Days Like These author Pip Lincolne: “Work at being the calmest person in the room”

Working parents, you know the drill. Up at dawn sorting laundry and packing lunches, rushing kids to school, running between work meetings, then racing home to walk the dog and put the dinner on. No downtime? No surprise if you’re feeling irritable and overwhelmed. Writer and crafter Pip Lincolne’s latest book, Days Like These, is crammed with practical tips and encouragement for stretched-too-thin parents… like a big warm hug from a caring friend. Here’s Pip’s take on keeping calm under pressure.

If there is one piece of advice I can offer about being a parent, it’s this: be the calmest person in the room. That is not to say that I have always abided by my advice, but there is something about having a parenting mantra that makes the whole parent thing less confusing.

‘Be the calmest person in the room’ is a good mantra to have.

It doesn’t mean you are calm at all times. Nu-uh. But you can be calmer than your child and that’s what counts.

Sometimes, when things get tough, you and your kiddo might begin to perform a kind of duet, taking turns at crying, throwing things, busting out full-body sobs, and generally expressing extreme distress. One thing that might help you stop your own swirl into that undesirable performance is to remember that as the parent you need to at least try to be calmer than your child – no matter what age they are. Be they toddlers, kids or teenagers (even grown-up kids), they will appreciate your steady resolve and lack of freaking out.

It could be good to wear a badge that reminds you of this. You could even get a tattoo! I do not say this lightly because if there is one thing I know it’s that children can often push you to be your worst self… and this mantra can helpfully nudge you back to the non-dark side.

Please know that if you and your child have recently been embroiled in a pair of complementary tantrums that left both of you breathless, this is quite normal. It can take a while to get the hang of the emotions and hoped-for outcomes that have you and said child bouncing some big feelings back and forth between you. But this little calmness mantra can remind you that: a) chucking the Nutella at the kitchen wall may not help (although it may!); and b) the circumstances may shift but you can still default to a trusty position – that of the calmest person in the room.

Today is as good a day as any to begin this calm-resetting strategy. It’s not only going to be a positive for your child, who probably feels a bit wrongly done by when you keep yelling ‘Why won’t you listennnn to meeee?’ or ‘Go to beeddddddd!’. It also gives you a lifeline back to a different parent self. The one who (mostly) remembers to pull back and take some breaths before everyone’s upset. And this sparks a much nicer feeling that hints at your frankly gobsmacking sensibleness in the face of someone who is clearly (temporarily) a little (or not-so-little) bloody monster.

This strategy doesn’t only help with wrangling small and big children, it spills over into other areas of your life, too. Before you know it, you might have stopped yelling ‘you bloody idiot’ to people who can’t merge lanes. You might even feel decidedly ‘not annoyed’ when someone cuts in front of you at the shops.

BUT, you may ask weakly, what happens if I was not calm? What happens if I did chuck the Nutella?

» Data excerpt
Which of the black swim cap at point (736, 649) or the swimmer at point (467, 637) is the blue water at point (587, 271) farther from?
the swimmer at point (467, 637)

» Your task
Pick up the parenting piece on being the calmest person in the room after its final line, and continue writing it.

» Reply to the task
Well, I’m here to tell you that that is actually also OK. You’ve crossly stamped your feet where thousands of parents have trodden before you. Except maybe they stamped and threw a dish of gruel or a platter of Tudor-style peacock Kiev or a brontosaurus steak. You get the picture.

Rest assured that many brilliant parents have gone uncalmly before you. And tomorrow is a whole other day. 

How to be the calmest person in the room

Trying for a calmer default can help you feel way less crappy, feel like a much better parent and build stronger bonds with your child.

  • Remember, they’re hurting, not really trying to hurt you.
  • Help your child manage their big feelings by noticing and naming them.
  • Share your calm – don’t join their chaos.
  • Your child is in crisis, but YOU don’t have to be.

Long-game tips and tricks

Thinking about your long-term relationship with your child and how you are nurturing that (what I like to call long-game thinking) is an opportunity to shift your overall parenting perspective and there are a bunch of different strategies that can help you get closer to being the sort of parent you might want to be.

Everyone is different, but perhaps some of these ideas might help you to refresh your way of parenting (and make you feel much more positive about life in general!).

1. Practise ‘S.T.O.P.’ mindfulness
This is an easy-to-remember, portable way to practice mindfulness, and one you can share with your school-aged child or teenager.

S Stop. Pause for a moment.

T Take a few deep breaths in through the nose and out through the mouth.

O Observe. Don’t judge or problem-solve, just notice your thoughts and feelings.

P Proceed. Continue on.

Mindfulness reminds us to be kind, compassionate, and accepting of the moment we are in.

2. Let your face speak what’s in your heart
In 2000, the late author Toni Morrison appeared on The Oprah Winfrey Show and shared a huge parenting lesson. “When a kid walks in the room, your child or anybody else’s child, does your face light up?”, Toni asked a group of assembled women. “That’s what they’re looking for,” she said.

Toni explained that when your child walks in and sees you checking their physical appearance, they don’t interpret it as a demonstration of your love and care for them. They see your critical face and wonder what they’ve done wrong. She suggested that you should let your face show what’s in your heart, and let your child see that you’re glad to see them.

It’s a tiny but powerful shift that can reset your day. And there’s no time like today to begin doing this.

3. Try the ‘I get to’ switch
This may seem a little cheesy, but I promise it can help to change your approach, while also modeling excellent positivity and gratitude to (and for) your child.

When you catch yourself saying ‘I have to’, try switching it to ‘I get to’ instead.

‘I have to take Sophie to soccer practice’ becomes ‘I get to take Sophie to soccer practice.’

‘We have to go to the library’ becomes ‘We get to go to the library!’ 

‘I have to read Jack a bedtime story’ becomes ‘I get to read Jack a bedtime story.’

‘I have to pick up Max from his pal’s house’ becomes ‘I get to pick up Max from his pal’s house’ (and also provides an excellent opportunity to chat in the car on the way home!).

It’s an easy win, it boosts everyone’s mood and it flips things brilliantly.

4. Approach parenthood as a growth exercise
Becoming a parent is a transformative experience and embracing this very steep learning curve with your learner driver plates on can help to reframe any bumps in the road.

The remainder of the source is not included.